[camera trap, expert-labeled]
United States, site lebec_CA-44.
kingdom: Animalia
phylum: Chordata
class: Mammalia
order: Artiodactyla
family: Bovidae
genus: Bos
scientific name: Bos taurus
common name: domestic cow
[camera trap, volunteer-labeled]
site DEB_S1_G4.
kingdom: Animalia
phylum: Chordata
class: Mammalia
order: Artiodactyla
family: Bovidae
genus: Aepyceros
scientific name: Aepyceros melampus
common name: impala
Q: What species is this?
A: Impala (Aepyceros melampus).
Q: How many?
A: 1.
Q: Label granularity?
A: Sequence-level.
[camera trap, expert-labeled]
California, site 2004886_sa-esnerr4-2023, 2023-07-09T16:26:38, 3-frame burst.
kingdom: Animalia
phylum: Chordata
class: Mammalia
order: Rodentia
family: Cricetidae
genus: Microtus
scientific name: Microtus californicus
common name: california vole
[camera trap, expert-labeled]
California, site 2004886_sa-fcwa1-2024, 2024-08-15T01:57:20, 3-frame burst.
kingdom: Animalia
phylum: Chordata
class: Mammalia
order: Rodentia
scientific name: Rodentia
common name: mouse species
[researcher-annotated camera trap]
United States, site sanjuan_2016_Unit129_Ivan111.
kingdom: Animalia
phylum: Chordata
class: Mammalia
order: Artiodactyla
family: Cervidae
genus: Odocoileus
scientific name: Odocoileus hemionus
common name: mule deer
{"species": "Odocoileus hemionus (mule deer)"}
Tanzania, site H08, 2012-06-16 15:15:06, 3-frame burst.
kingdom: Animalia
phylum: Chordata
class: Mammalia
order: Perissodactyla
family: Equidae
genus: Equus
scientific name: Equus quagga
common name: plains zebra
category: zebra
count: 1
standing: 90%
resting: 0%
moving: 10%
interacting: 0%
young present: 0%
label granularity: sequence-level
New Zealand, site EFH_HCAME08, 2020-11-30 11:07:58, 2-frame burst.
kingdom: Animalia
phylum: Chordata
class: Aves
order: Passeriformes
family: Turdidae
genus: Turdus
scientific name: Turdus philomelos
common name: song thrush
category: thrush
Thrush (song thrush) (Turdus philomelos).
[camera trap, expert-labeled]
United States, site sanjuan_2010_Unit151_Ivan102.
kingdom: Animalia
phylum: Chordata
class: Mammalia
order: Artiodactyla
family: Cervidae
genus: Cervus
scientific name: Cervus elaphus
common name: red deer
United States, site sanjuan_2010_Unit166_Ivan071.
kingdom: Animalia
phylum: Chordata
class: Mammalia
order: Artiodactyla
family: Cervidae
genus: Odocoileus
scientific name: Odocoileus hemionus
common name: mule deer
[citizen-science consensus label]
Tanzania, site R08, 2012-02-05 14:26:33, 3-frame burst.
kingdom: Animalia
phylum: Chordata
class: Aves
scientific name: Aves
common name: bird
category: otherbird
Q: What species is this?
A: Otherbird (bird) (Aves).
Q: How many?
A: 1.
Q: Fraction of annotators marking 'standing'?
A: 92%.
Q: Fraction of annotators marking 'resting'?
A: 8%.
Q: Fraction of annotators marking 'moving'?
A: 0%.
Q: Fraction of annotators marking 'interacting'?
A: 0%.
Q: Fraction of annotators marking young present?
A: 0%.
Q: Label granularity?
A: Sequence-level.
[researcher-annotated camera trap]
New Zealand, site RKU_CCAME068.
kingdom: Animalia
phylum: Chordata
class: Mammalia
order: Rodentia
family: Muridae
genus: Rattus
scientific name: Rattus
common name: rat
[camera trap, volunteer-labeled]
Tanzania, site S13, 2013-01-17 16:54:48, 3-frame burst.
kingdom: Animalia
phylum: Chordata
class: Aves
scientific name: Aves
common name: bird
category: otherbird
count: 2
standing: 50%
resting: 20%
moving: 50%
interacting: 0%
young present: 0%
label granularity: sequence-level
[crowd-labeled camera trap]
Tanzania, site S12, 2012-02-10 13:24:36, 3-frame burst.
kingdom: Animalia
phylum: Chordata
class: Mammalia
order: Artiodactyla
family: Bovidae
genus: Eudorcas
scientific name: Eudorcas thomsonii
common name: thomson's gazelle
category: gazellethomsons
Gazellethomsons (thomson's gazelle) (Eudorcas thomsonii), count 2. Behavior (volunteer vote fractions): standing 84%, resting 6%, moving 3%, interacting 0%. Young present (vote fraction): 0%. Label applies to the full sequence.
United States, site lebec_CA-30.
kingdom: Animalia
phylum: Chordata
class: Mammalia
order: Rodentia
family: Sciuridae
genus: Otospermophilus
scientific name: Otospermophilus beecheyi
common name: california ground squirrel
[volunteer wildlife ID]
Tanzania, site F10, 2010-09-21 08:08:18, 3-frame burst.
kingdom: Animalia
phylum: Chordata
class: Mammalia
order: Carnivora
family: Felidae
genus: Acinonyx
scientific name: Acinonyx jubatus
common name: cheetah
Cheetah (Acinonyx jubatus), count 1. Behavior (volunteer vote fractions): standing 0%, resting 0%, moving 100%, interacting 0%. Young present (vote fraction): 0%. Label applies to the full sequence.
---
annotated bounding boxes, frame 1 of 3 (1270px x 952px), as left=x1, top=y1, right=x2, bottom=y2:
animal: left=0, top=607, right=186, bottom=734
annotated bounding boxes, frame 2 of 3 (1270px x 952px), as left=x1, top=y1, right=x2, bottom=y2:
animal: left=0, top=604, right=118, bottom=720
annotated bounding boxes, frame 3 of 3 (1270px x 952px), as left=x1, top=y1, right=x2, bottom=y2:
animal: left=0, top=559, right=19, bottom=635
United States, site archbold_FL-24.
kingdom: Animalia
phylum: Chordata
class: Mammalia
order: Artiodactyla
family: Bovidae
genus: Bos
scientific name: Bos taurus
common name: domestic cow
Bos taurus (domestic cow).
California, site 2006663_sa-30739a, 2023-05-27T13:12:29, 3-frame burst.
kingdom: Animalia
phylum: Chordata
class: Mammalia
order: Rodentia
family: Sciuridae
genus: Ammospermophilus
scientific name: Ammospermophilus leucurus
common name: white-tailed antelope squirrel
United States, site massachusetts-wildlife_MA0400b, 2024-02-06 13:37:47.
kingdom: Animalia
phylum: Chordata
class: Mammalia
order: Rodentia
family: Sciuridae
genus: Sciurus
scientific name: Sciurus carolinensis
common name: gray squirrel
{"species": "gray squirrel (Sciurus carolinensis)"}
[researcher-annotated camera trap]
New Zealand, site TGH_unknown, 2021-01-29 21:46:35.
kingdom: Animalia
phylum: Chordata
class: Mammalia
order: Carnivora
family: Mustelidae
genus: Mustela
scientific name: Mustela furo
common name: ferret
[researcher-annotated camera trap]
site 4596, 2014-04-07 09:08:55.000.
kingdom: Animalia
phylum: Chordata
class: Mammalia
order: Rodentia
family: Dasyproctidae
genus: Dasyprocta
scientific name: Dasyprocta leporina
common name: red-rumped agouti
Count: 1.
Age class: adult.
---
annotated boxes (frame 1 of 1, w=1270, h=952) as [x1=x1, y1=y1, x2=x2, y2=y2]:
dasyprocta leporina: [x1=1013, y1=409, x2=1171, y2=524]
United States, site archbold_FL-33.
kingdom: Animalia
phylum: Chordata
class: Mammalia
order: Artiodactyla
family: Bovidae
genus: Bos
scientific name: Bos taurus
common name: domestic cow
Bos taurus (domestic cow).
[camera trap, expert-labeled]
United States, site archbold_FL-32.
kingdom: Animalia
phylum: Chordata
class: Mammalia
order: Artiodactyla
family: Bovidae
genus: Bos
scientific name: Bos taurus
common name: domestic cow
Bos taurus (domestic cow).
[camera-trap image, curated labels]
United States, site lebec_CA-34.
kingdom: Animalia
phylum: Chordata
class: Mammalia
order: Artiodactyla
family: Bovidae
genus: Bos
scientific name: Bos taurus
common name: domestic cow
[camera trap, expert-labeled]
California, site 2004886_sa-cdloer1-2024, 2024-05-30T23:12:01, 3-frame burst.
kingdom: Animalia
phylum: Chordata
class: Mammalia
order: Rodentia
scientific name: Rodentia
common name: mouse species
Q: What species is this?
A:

--- The problem ---
Reproduce the lines of the entries above from the one with "Q: Fraction of annotators marking 'moving'?" to the one with "[volunteer wildlife ID]", both included, exactly and without any other line.

--- Task answer ---
Q: Fraction of annotators marking 'moving'?
A: 0%.
Q: Fraction of annotators marking 'interacting'?
A: 0%.
Q: Fraction of annotators marking young present?
A: 0%.
Q: Label granularity?
A: Sequence-level.
[researcher-annotated camera trap]
New Zealand, site RKU_CCAME068.
kingdom: Animalia
phylum: Chordata
class: Mammalia
order: Rodentia
family: Muridae
genus: Rattus
scientific name: Rattus
common name: rat
[camera trap, volunteer-labeled]
Tanzania, site S13, 2013-01-17 16:54:48, 3-frame burst.
kingdom: Animalia
phylum: Chordata
class: Aves
scientific name: Aves
common name: bird
category: otherbird
count: 2
standing: 50%
resting: 20%
moving: 50%
interacting: 0%
young present: 0%
label granularity: sequence-level
[crowd-labeled camera trap]
Tanzania, site S12, 2012-02-10 13:24:36, 3-frame burst.
kingdom: Animalia
phylum: Chordata
class: Mammalia
order: Artiodactyla
family: Bovidae
genus: Eudorcas
scientific name: Eudorcas thomsonii
common name: thomson's gazelle
category: gazellethomsons
Gazellethomsons (thomson's gazelle) (Eudorcas thomsonii), count 2. Behavior (volunteer vote fractions): standing 84%, resting 6%, moving 3%, interacting 0%. Young present (vote fraction): 0%. Label applies to the full sequence.
United States, site lebec_CA-30.
kingdom: Animalia
phylum: Chordata
class: Mammalia
order: Rodentia
family: Sciuridae
genus: Otospermophilus
scientific name: Otospermophilus beecheyi
common name: california ground squirrel
[volunteer wildlife ID]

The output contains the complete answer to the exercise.